Rate Limiting
Rate limits are defined to mitigate Denial of Service (DoS) attacks and excessive API calls that overwhelm the infrastructure.
In Flexera One APIs, rate limits are divided into the following categories
- per org - Requests are throttled per organization. Any org-scoped request
(i.e., request path containing
/orgs/<orgId>
) belongs to this category. - per principal - Requests are throttled per user/service account. Any authenticated request from a user or service account belongs to this category.
- per client IP - Requests are throttled using client's IP address.
A request originating from a specific remote IP that passes authentication and is scoped to an org counts towards all the above categories.
The limits are calculated as Requests Per Minute (RPM).
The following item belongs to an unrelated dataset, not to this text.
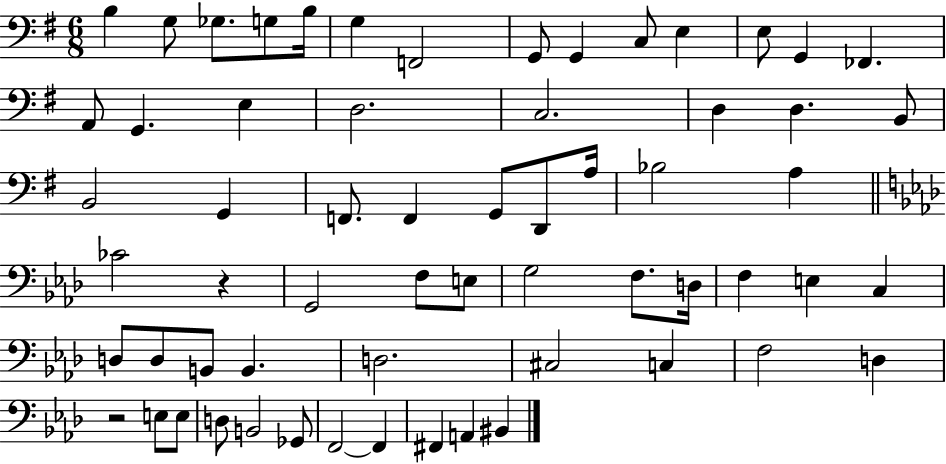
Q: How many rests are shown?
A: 2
The following table shows the current rate limits
Category | Rate Limits (RPM) |
---|---|
per org |
1000 |
per principal |
500 |
per client IP |
500 |
Handling Rate Limits
Flexera One APIs return special headers in the response to help clients handle rate limits.
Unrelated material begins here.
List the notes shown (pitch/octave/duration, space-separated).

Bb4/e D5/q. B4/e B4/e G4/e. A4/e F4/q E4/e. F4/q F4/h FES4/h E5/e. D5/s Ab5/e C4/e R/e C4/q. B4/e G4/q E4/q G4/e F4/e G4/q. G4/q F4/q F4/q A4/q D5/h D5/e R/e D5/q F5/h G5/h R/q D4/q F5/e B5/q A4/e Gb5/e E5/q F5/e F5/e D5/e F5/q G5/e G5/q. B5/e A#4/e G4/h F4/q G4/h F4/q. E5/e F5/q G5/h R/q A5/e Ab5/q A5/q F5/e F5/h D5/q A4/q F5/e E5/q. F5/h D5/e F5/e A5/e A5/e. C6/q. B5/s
For every request that is NOT throttled, the response will contain the following headers
Response Header | Description |
---|---|
x-ratelimit-remaining |
number of requests remaining in the current limit window |
For every request that is throttled, the response will be a HTTP 429
status
code with the following headers
Response Header | Description |
---|---|
retry-after |
seconds after which the rate limit window will reset |
The clients making API requests can keep track of the number of requests
remaining in the current limit window using the x-ratelimit-remaining
header.
If the client is throttled, i.e., gets a HTTP 429 response, then it can wait for
the duration returned in retry-after
header before making further requests.
Understanding Rate Limits
This section illustrates how the rate limits are applied with an example.
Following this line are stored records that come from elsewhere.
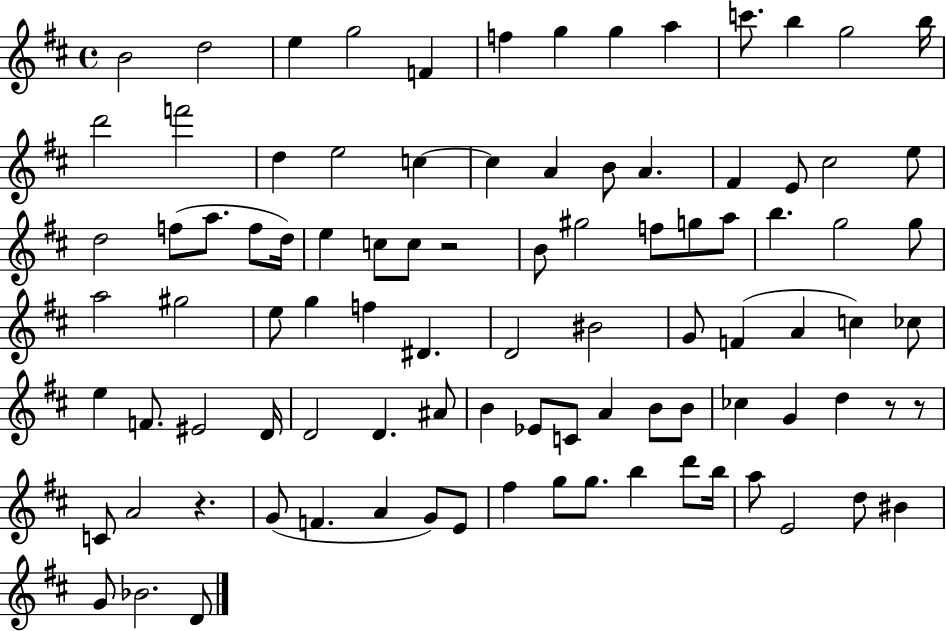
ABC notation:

X:1
T:Untitled
M:4/4
L:1/4
K:D
B2 d2 e g2 F f g g a c'/2 b g2 b/4 d'2 f'2 d e2 c c A B/2 A ^F E/2 ^c2 e/2 d2 f/2 a/2 f/2 d/4 e c/2 c/2 z2 B/2 ^g2 f/2 g/2 a/2 b g2 g/2 a2 ^g2 e/2 g f ^D D2 ^B2 G/2 F A c _c/2 e F/2 ^E2 D/4 D2 D ^A/2 B _E/2 C/2 A B/2 B/2 _c G d z/2 z/2 C/2 A2 z G/2 F A G/2 E/2 ^f g/2 g/2 b d'/2 b/4 a/2 E2 d/2 ^B G/2 _B2 D/2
Let's say a user "John Doe" from organization "ACME" makes the following requests in 50 seconds
- 100 invalid/unauthenticated requests
- 200 requests authenticated using the user's bearer token that are NOT org-scoped
- 190 requests authenticated using the user's bearer token that are org-scoped
Now,
- The remote IP from where John Doe is making requests will be left with
10 requests in the next 10 seconds (
500-100-200-190 = 10 requests) before getting throttled. - John Doe's bearer token will be left with 110 requests in the next 10 seconds
(
500-200-190 = 110 requests) before getting throttled. - ACME, the organization, will be left with 810 requests in the next 10 seconds
(
1000-190 = 810 requests) before getting throttled, i.e., John Doe's colleagues can make up to 810 requests in the next 10 seconds before the entire ACME organization gets throttled. - Other organizations with org ID different from ACME's will not have their limits affected.